Fast-forward two years and we find Banks in a completely different place, she no longer makes news and her relationship with Interscope records (and the the industry darling) has turned sour as a result of
 her unyielding social media demeanor.

Although her Twitter beef with the likes of Angel Haze and Iggy Azalea was entertaining, when she defended her right to call Perez Hilton a gay slur, the world started to turn their back on her.

So with fans losing interest due to the two-year delay of her debut record, she also had the the constraints of the label and their indifference to her new tracks to contend with. 

Luckily, Banks managed to escape the ties of her deal with Interscope and she was allowed to leave with all the rights to the songs she recorded whilst under their label.

This allowed her to unleash Broke With Expensive Taste this month to a somewhat muted release compared to the campaign surrounding '212'.

Its release was announced by a simple message on Twitter from Banks herself. We shouldn’t have expected anything else from the clearly frustrated musician. Banks self-released the debut album that was meant to be her initiation into becoming a major force in the pop world. But is there anyone left to care?

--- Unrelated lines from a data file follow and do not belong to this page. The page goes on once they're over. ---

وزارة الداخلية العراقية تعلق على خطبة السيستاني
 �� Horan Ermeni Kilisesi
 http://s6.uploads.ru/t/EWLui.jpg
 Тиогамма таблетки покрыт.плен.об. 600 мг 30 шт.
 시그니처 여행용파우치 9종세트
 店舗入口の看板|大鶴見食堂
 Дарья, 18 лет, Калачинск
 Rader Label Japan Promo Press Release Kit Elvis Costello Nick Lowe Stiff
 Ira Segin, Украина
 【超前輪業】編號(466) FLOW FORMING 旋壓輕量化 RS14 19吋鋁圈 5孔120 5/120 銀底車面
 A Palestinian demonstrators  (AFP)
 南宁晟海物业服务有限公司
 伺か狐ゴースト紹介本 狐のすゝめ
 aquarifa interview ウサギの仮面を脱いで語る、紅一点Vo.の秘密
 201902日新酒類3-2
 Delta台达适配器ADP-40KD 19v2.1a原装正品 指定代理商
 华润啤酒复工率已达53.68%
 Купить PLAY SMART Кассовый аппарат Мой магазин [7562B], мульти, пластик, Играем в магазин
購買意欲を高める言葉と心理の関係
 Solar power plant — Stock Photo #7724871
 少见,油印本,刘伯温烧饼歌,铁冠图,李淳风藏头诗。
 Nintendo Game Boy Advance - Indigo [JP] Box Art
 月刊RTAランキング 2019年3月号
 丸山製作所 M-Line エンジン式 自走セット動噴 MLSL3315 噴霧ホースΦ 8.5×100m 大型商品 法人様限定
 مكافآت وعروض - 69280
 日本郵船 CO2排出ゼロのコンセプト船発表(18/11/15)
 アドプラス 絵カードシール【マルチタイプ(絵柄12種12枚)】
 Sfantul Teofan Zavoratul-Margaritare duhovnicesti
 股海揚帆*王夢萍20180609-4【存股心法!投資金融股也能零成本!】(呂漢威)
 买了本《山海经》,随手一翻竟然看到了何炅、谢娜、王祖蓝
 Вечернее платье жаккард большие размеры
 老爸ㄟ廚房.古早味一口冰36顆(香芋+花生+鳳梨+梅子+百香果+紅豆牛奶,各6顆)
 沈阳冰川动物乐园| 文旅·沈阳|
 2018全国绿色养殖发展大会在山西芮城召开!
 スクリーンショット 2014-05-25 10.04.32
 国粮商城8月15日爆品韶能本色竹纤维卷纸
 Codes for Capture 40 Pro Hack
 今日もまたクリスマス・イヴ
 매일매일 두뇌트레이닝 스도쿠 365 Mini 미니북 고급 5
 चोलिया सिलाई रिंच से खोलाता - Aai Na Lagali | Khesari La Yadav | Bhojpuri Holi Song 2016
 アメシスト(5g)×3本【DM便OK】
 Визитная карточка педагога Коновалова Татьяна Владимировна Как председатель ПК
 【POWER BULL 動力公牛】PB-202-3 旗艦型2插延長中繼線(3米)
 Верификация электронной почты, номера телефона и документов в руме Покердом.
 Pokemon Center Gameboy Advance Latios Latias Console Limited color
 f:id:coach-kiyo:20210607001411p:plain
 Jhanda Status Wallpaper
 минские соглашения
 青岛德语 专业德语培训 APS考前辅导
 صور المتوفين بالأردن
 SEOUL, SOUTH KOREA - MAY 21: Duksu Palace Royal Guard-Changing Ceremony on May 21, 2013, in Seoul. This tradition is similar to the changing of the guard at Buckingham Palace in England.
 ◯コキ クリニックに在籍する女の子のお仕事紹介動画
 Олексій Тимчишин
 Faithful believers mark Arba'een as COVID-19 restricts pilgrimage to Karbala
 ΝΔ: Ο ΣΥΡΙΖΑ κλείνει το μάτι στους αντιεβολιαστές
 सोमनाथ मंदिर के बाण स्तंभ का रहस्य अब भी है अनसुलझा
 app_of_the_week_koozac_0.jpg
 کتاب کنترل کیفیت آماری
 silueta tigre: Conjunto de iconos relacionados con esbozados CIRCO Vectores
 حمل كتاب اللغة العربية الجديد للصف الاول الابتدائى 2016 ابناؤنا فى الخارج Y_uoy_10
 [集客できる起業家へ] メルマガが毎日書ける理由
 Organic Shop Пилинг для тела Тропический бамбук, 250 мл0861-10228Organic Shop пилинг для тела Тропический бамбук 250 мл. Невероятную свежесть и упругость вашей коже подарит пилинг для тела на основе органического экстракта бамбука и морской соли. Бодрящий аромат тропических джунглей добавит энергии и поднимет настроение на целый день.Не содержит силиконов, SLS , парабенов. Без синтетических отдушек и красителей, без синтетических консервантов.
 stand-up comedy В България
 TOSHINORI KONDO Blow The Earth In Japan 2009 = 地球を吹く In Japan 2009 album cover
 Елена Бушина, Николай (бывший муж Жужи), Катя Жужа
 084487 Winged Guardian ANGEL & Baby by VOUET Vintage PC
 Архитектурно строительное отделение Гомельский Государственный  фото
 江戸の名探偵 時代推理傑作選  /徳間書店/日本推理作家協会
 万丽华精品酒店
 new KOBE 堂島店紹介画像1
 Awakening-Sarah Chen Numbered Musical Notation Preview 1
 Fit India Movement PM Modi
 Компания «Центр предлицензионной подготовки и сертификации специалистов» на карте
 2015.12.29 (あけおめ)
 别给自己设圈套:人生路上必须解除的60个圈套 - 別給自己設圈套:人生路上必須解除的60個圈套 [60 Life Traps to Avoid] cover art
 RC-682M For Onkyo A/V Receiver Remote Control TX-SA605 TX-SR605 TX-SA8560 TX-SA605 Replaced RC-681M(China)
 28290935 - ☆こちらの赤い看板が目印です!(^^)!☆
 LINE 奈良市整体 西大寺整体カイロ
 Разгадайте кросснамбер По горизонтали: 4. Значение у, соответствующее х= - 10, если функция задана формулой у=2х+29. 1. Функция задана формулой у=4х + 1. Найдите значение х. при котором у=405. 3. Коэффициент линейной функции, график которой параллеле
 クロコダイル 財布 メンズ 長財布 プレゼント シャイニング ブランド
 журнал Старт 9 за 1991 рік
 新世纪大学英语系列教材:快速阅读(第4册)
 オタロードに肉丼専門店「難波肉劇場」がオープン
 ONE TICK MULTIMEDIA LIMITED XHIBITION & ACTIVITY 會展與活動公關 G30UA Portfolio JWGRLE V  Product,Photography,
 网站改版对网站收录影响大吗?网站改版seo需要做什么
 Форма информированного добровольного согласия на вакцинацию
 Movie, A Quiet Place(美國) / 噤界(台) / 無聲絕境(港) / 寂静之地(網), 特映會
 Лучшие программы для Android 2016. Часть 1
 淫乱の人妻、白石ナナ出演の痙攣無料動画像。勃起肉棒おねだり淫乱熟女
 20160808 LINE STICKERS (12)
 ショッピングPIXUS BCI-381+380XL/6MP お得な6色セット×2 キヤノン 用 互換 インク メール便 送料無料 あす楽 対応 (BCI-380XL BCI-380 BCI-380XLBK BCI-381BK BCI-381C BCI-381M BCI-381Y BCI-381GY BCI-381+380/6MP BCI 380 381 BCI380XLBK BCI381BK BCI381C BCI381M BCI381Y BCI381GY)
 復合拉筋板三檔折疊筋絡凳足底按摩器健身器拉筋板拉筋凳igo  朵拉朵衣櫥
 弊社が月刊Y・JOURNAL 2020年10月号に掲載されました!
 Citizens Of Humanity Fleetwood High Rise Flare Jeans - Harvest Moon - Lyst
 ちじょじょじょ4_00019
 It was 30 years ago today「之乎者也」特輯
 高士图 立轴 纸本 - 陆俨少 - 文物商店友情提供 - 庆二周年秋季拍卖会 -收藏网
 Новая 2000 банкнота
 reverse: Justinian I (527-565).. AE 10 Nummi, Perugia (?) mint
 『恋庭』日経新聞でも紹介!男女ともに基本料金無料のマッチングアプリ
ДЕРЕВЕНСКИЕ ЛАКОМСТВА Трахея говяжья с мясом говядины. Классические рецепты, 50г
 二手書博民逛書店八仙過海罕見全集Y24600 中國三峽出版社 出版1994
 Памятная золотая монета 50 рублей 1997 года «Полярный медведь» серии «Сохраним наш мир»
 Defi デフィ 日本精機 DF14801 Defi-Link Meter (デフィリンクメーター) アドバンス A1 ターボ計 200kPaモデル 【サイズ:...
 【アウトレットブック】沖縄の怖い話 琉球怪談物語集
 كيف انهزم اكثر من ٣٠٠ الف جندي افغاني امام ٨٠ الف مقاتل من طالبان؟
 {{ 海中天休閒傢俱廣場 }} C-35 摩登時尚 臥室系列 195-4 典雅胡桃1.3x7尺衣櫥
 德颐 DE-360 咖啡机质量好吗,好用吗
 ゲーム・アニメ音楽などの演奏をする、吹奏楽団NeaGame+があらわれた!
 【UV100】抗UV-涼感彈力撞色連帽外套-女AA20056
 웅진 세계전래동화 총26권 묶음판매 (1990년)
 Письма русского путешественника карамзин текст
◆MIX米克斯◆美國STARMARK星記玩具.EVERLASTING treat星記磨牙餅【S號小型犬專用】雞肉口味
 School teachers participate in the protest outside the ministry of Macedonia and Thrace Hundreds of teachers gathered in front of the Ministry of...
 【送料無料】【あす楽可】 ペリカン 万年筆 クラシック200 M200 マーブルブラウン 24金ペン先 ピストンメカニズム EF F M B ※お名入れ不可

The answer is that people should still care about this record.

Its every bit as weird as you would expect, but this is what makes it charming. Never did I think I would be calling Banks charming, but her drive to create what she wants makes her all the more endearing.

The record is a mixture of familiar sounds with new and experimental ones, and this makes it exciting, despite it coming out two years after its initial release date.

The familiar comes in the form of Fantasea mixtape favourite, the garage-hour banger, ‘Luxury’. Alongside this isolated singles such as ‘Young Rapunxel’ and ‘Heavy Metal and Reflective’ have also made the cut.

Anyone who has followed Banks’ career so far will be familiar with some of the songs on the record, but it is the unfamilar tracks in which the listener can probably sympathise with the label for their uncommercial nature.

Opener ‘Idle Delilah’ explains where some of this dispute may have come from. It is a slow starter with a simple Caribbean drum beat leading into Banks’ vocals.

Some of this album could have lead into the en-vogue indie RnB that FKA Twigs is currently advocating, but luckily Banks keeps the tempo up and after the angelic chorus’ she returns to the rap goddess we all know and love.

Despite the odd raised eyebrow, these are the tracks that show Banks’ true inner creativity.

The experimental opener leads into ‘Gimme A Chance’, an incredibly funky number oozing of 90s hip hop. Her vocals are still firmly rooted in Harlem which keeps Banks’ originality throughout the record, a factor that may have been stripped if she had not left her record label.

This record is as much for her as it is for the fans that have seen it through from the early days. It is something she should be proud to call entirely her own, and I think the industry might just be able to forgive her for the past.